_Excerpt to read_:
============================================================

The culture at Waukeela is one of acceptance, one of respect, one of community, one of love. As Camp Directors, my wife Gill and I insist that these ethics and values are instilled into every aspect of our camp life. It starts with our staff onboarding process when we talk to new staff about these values, it pervades every minute of our ten-day staff education week before campers arrive. On both our opening days, we spend our first afternoon in our Community meetings in which the entire camp comes together to pledge our support for one another.
We are parents to four wonderful grown-up kids and we treat every member of staff and camper as family. We model compassion and empathy, patience and love and this demonstration through actions has a domino effect on every person in our community. We know we are role models to many impressionable young staff and campers and we lead by example. The impact that this modeling has on the culture of our wonderful camp leaves a legacy year after year.
The culture at Waukeela is very much one of belonging as opposed to fitting in. We are intentional and deliberate with all our actions and programs to ensure inclusion is immediate and authentic. Each new camper is assigned a ‘big sister’ who will reach out to new campers via email or letter before camp starts. Once they arrive at camp, the big sister will look after their new friend and show them around and introduce them to the wider community. We work tirelessly to identify and break up cliques so that no camper ever feels left out. A summer at Waukeela is truly a journey of self-discovery in which our campers experience a sense of community and sisterhood that lasts a lifetime.

============================================================

_Supplied records_:
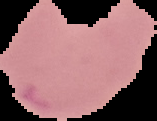
Summary:
  - Image type: cell region segmented out of the field of view; surrounding area masked to black
  - Result: malaria parasites detected
  - Preparation: thin blood smear
  - Image size: 157×121 pixels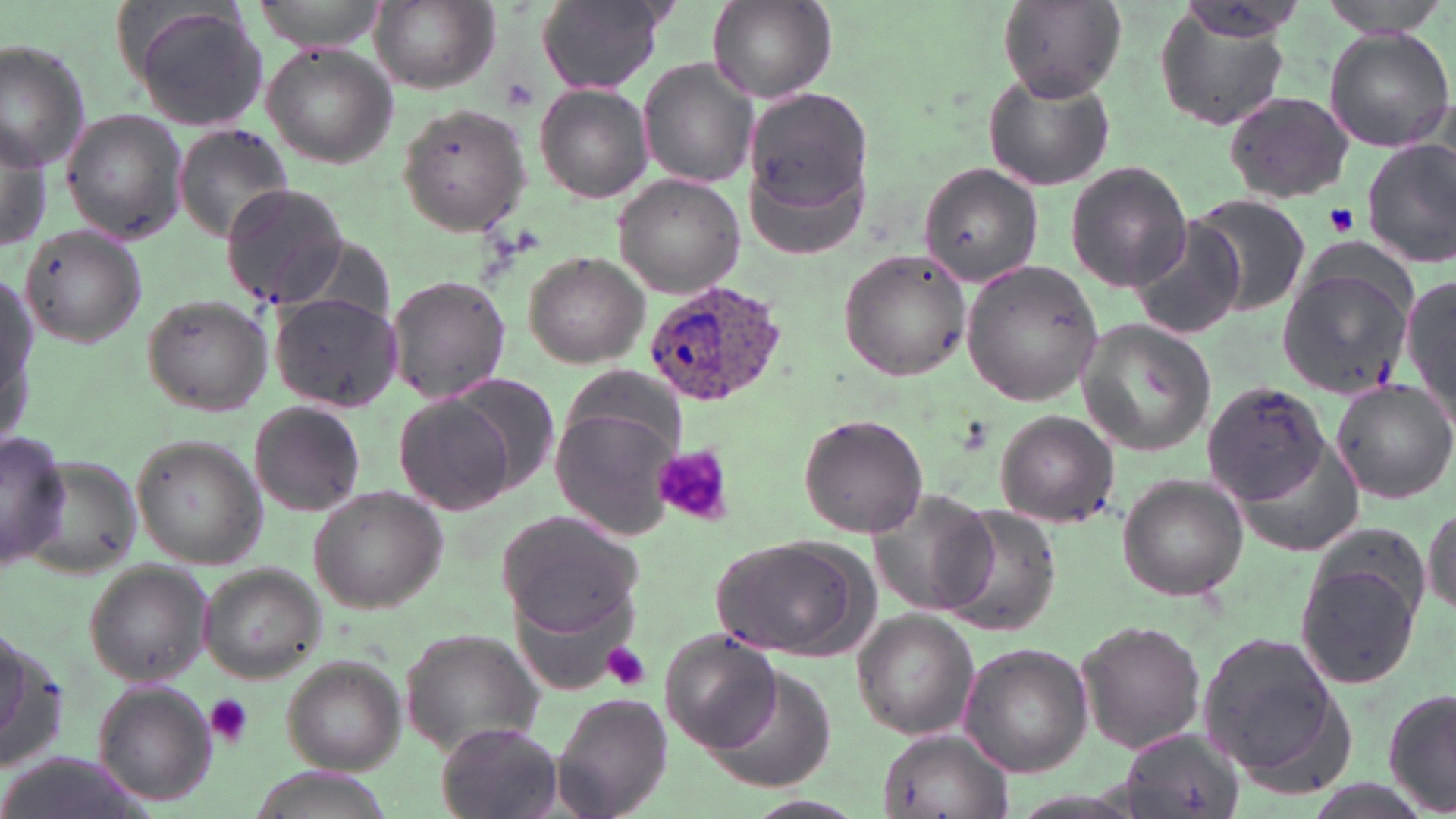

============================================================

_Directive 1_: According to the opening sentence of the passage on Waukeela's camp culture, what four things is the culture "one of"?
_Directive 2_: Print the passage on Waukeela's camp culture from "The culture at Waukeela is one" to "for one another.".
The listing has no connection to the passage on Waukeela's camp culture.

_Result 1_: Acceptance, respect, community, love

_Result 2_:
The culture at Waukeela is one of acceptance, one of respect, one of community, one of love. As Camp Directors, my wife Gill and I insist that these ethics and values are instilled into every aspect of our camp life. It starts with our staff onboarding process when we talk to new staff about these values, it pervades every minute of our ten-day staff education week before campers arrive. On both our opening days, we spend our first afternoon in our Community meetings in which the entire camp comes together to pledge our support for one another.